▶ _Task brief_: Show every line in the listing below that contains the string "positioned".

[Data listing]
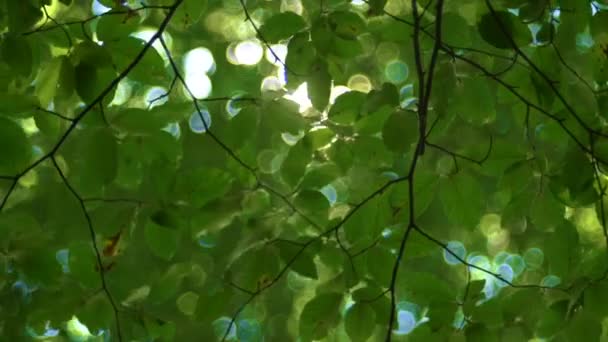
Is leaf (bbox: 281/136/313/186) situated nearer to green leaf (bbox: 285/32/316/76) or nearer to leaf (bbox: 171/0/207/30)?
green leaf (bbox: 285/32/316/76)

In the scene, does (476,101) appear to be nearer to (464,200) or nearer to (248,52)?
(464,200)

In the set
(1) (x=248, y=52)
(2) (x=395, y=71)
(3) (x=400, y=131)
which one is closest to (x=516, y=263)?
(2) (x=395, y=71)

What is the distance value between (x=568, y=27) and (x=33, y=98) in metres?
1.11

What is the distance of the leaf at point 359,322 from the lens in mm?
1722

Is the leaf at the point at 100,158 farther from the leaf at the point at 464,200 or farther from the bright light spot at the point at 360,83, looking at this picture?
the bright light spot at the point at 360,83

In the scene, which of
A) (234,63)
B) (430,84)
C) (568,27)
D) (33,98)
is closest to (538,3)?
(568,27)

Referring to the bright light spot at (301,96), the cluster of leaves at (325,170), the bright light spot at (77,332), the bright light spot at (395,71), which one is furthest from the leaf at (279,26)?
the bright light spot at (77,332)

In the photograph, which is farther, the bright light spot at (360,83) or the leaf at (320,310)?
the bright light spot at (360,83)

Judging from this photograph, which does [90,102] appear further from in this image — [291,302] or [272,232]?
[291,302]

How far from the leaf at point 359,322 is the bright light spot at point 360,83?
4.56 feet

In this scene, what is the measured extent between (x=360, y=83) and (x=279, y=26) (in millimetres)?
1272

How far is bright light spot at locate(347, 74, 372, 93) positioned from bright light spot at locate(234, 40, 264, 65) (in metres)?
0.34

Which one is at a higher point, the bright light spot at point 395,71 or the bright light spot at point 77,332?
the bright light spot at point 395,71

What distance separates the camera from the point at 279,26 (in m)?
1.81
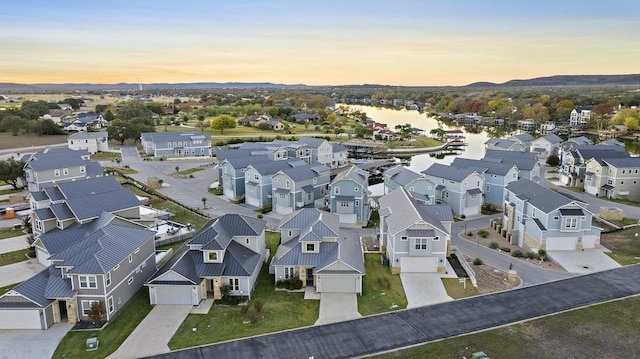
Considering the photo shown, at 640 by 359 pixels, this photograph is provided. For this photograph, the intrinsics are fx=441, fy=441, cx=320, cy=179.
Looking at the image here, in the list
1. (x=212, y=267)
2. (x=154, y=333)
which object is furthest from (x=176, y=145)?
(x=154, y=333)

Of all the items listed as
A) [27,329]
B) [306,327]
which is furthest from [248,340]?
[27,329]

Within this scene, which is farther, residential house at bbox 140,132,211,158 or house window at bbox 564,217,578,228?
residential house at bbox 140,132,211,158

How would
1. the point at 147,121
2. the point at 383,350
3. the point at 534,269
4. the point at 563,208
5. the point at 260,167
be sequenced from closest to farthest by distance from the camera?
the point at 383,350 → the point at 534,269 → the point at 563,208 → the point at 260,167 → the point at 147,121

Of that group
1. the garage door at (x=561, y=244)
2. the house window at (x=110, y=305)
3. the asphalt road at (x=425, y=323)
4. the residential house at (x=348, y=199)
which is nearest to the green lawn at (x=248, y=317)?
the asphalt road at (x=425, y=323)

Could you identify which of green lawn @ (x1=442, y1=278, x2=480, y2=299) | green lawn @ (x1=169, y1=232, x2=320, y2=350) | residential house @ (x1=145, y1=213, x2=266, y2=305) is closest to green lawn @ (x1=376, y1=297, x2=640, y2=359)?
green lawn @ (x1=442, y1=278, x2=480, y2=299)

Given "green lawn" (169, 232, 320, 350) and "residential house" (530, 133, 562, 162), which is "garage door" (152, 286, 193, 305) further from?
"residential house" (530, 133, 562, 162)

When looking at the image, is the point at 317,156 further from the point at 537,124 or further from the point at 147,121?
the point at 537,124

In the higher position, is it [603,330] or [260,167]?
[260,167]

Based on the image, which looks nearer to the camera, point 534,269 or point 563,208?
point 534,269
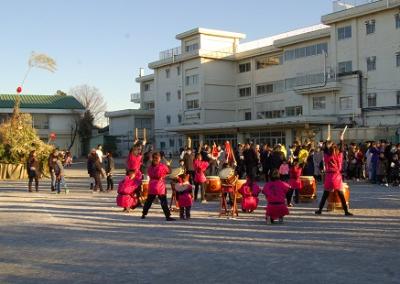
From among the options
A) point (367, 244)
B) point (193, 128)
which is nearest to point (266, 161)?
point (367, 244)

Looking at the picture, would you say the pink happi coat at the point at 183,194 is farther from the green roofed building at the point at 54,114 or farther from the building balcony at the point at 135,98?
the building balcony at the point at 135,98

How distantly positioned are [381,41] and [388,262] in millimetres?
37628

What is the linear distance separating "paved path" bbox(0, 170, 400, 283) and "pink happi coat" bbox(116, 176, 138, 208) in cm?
30

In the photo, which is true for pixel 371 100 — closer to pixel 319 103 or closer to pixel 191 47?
pixel 319 103

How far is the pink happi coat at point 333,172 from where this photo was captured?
13453 mm

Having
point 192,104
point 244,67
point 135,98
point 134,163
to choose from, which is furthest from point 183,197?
point 135,98

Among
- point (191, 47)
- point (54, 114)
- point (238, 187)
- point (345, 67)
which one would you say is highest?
point (191, 47)

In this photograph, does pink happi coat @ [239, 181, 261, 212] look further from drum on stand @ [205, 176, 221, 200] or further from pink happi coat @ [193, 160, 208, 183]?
drum on stand @ [205, 176, 221, 200]

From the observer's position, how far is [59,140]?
69750 mm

▶ _Solution to this problem_:
How far is bright light spot at locate(347, 74, 372, 93) positioned from bright light spot at locate(234, 40, 264, 65) (in metres)?
How distantly positioned are [381,41] and [388,262] in millimetres?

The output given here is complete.